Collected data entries
-----

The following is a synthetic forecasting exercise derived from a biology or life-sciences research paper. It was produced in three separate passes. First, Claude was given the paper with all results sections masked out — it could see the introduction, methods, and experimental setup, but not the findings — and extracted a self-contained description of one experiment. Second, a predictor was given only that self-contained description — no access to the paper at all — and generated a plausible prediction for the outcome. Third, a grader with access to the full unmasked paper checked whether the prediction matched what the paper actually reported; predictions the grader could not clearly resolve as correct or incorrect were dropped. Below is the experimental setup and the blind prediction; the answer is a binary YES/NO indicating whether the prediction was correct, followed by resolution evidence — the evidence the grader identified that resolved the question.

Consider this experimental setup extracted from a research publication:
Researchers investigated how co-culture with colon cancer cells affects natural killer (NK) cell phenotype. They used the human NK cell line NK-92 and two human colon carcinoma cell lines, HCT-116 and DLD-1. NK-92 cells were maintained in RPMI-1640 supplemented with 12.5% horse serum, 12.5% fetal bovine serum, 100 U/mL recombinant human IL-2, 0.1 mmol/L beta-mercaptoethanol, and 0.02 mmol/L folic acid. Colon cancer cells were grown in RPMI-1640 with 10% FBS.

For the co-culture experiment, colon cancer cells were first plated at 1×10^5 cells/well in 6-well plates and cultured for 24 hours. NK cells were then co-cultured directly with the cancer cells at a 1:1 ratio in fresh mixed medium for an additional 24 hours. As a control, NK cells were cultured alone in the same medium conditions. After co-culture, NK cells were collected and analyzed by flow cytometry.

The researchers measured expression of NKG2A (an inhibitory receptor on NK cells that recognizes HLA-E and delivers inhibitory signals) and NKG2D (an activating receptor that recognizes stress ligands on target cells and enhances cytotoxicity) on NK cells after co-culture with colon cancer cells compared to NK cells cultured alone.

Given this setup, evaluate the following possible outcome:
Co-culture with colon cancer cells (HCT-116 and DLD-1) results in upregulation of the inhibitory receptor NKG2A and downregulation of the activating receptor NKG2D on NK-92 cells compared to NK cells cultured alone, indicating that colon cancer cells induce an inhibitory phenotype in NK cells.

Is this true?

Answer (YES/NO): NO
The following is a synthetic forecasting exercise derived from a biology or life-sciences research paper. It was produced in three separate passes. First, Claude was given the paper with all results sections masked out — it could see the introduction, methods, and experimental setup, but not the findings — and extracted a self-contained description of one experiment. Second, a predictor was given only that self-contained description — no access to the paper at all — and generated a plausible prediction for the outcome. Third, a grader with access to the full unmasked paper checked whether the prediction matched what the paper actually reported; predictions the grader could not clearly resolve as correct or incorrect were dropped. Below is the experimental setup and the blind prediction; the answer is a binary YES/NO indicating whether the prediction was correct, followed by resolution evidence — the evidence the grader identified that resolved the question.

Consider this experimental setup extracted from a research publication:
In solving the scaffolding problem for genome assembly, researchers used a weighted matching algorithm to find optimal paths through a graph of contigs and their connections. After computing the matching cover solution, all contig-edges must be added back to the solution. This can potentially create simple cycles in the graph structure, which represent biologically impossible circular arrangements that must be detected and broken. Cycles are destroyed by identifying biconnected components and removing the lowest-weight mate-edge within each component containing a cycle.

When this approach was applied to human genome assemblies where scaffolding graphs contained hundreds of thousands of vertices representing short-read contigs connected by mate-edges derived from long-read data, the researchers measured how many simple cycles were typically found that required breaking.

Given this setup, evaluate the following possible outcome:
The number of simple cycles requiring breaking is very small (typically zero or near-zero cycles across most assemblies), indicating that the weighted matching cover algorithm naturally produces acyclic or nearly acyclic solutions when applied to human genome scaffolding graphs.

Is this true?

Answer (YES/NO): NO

-----

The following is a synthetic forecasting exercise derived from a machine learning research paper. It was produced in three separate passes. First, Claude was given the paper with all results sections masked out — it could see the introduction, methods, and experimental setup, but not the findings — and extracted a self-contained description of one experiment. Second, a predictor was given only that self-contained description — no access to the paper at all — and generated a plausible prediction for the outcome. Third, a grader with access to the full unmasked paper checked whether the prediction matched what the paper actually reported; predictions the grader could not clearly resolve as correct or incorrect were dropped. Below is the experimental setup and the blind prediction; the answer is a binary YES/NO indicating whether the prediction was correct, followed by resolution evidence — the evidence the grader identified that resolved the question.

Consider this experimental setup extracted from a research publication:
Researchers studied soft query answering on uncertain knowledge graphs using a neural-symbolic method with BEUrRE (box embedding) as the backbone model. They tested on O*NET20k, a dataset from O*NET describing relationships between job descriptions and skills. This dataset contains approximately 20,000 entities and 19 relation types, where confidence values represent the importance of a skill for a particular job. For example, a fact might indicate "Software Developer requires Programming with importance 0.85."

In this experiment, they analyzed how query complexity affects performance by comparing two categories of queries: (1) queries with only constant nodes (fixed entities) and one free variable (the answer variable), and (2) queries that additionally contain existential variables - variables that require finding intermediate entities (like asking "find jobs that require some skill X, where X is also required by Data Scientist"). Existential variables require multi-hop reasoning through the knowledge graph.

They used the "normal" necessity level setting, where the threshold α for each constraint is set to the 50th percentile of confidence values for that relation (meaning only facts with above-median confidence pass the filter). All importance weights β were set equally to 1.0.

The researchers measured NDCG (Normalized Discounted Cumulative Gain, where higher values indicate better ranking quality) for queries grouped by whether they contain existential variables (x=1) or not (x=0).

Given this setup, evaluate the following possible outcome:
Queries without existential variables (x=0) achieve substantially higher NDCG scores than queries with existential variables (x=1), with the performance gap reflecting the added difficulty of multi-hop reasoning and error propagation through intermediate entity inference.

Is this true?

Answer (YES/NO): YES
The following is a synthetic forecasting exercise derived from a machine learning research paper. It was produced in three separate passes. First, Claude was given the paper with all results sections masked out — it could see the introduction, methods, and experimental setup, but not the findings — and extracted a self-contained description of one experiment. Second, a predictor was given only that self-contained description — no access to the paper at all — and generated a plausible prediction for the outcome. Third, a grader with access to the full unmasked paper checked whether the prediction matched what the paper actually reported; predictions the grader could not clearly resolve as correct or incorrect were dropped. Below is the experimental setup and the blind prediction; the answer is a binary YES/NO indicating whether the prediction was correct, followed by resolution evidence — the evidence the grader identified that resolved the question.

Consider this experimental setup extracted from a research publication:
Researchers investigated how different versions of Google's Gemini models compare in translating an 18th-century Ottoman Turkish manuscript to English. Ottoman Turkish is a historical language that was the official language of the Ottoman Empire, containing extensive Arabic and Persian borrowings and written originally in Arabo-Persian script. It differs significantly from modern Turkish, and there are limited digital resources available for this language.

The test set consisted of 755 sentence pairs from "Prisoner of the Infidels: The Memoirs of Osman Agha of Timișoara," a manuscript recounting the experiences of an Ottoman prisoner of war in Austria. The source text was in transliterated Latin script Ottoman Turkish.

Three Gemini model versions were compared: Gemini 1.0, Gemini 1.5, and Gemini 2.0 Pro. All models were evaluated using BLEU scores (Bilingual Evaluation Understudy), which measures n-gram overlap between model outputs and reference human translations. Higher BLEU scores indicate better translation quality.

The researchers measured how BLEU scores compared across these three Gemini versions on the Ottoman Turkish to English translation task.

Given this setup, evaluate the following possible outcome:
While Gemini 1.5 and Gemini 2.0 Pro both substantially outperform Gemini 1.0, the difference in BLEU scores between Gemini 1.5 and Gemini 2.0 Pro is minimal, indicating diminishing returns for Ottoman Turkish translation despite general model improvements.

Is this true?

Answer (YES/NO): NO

-----

Every line of the entries above that includes "inhibitory" should be copied.

(COMPLETED EXERCISE):
The researchers measured expression of NKG2A (an inhibitory receptor on NK cells that recognizes HLA-E and delivers inhibitory signals) and NKG2D (an activating receptor that recognizes stress ligands on target cells and enhances cytotoxicity) on NK cells after co-culture with colon cancer cells compared to NK cells cultured alone.
Co-culture with colon cancer cells (HCT-116 and DLD-1) results in upregulation of the inhibitory receptor NKG2A and downregulation of the activating receptor NKG2D on NK-92 cells compared to NK cells cultured alone, indicating that colon cancer cells induce an inhibitory phenotype in NK cells.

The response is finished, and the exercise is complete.